The detection of certain gene abnormalities in the blood or tumor tissue of prostate cancer patients can predict the likelihood of relapse, according to researchers at the University of Pittsburgh School of Medicine. Their findings, published online today in The American Journal of Pathology, show that the test also can indicate how aggressive or mild the relapse will be.

Currently, prostate-specific antigen, or PSA, blood levels are tested to monitor the status of prostate tumors, said senior investigator Jian-Hua Luo, M.D., Ph.D., associate professor, Department of Pathology, University of Pittsburgh School of Medicine. But measuring copy number variation (CNV), which is the deletion or increased redundancy of areas of DNA within chromosomes, in the tumor, neighboring tissues or blood better reflects the state of the cancer.

“Our method will allow us to determine at the time of, or after biopsy or prostate removal, whether the cancer is likely to come back and, if so, how aggressively,” he said. “It promises to more accurately predict the progression of the disease.”

For the study, the researchers analyzed the genomes of 238 samples obtained from men whose prostate glands were surgically removed; 104 prostate tumor samples; 85 blood samples from prostate cancer patients, and 49 samples of disease-free prostate tissues neighboring the tumors.

A third of the samples were from patients whose cancer had recurred and whose PSA level had doubled in less than four months, which is associated with lethal prostate cancer; a third from patients with disease recurrence with a slowly increasing PSA level that doubled in more than 15 months; and a third with no relapse more than five years after surgery. The researchers also examined an additional 25 samples from prostate cancer patients to validate their findings.

They found that deletion and increased redundancy of DNA occurred in all chromosomes in prostate cancer samples. Some of these changes occurred with high frequency. Deletion and increased redundancy of DNA also occurred in benign neighboring tissue and blood samples of the cancer patients.

Gene-specific tumor CNV could correctly predict 73 percent of cases that had relapsed and 75 percent of cases in which PSA levels rapidly doubled. The CNV model from disease-free neighboring tissue correctly predicted 67 percent of cases for relapse and 77 percent of cases for short PSA doubling time. A specific tumor CNV from blood could correctly predict 81 percent of relapse cases and 69 percent of the cases for short PSA doubling time.

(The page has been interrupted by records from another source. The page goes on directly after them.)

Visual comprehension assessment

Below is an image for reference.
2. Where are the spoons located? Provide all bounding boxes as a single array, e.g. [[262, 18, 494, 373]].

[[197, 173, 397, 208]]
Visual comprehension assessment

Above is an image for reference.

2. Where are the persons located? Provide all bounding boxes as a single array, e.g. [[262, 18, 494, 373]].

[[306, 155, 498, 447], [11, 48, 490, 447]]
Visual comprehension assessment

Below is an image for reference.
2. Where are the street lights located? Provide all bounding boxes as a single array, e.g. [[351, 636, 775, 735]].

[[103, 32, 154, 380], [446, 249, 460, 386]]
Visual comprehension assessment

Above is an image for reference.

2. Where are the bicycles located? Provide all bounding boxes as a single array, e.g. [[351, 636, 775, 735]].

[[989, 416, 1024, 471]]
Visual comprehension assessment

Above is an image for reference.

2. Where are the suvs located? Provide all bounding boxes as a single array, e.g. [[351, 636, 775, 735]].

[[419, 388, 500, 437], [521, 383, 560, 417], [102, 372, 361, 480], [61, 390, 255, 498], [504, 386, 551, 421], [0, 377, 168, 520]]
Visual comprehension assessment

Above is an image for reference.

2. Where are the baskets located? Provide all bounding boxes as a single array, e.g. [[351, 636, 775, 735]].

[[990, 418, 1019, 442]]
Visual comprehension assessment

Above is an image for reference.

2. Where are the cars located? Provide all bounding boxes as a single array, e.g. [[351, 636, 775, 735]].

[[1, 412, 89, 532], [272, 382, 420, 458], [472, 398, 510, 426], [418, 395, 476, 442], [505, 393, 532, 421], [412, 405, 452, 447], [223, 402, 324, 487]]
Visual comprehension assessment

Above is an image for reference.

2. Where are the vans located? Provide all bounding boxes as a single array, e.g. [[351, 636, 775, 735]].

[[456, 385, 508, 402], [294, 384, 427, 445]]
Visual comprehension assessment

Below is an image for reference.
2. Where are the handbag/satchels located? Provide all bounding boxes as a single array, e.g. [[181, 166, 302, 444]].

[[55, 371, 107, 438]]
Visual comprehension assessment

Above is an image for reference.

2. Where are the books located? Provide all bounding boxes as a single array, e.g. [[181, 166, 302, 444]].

The consistency of the associations across specimen types suggest that CNV analysis could reliably indicate what the likelihood of recurrence is either at the time of biopsy of a suspicious mass, when the tumor is removed, and in post-treatment blood monitoring, and could help doctors decide early in the disease process whether an individual’s cancer warrants additional therapy, Dr. Luo said.

Co-authors of the paper include Pitt’s Yan P. Yu, M.D., Ph.D., Baoguo Ren, M.D., William LaFramboise, Ph.D., and George Michalopoulos , M.D., Ph.D., all of the Department of Pathology; Chi Song, Ph.D., and George Tseng, Sc.D., both of the Department of Biostatistics, Pitt Graduate School of Public Health; and Joel Nelson, M.D., of the Department of Urology.

The study was funded by grant RO1CA098249 from the National Cancer Institute, part of the National Institutes of Health, and the University of Pittsburgh Cancer Institute.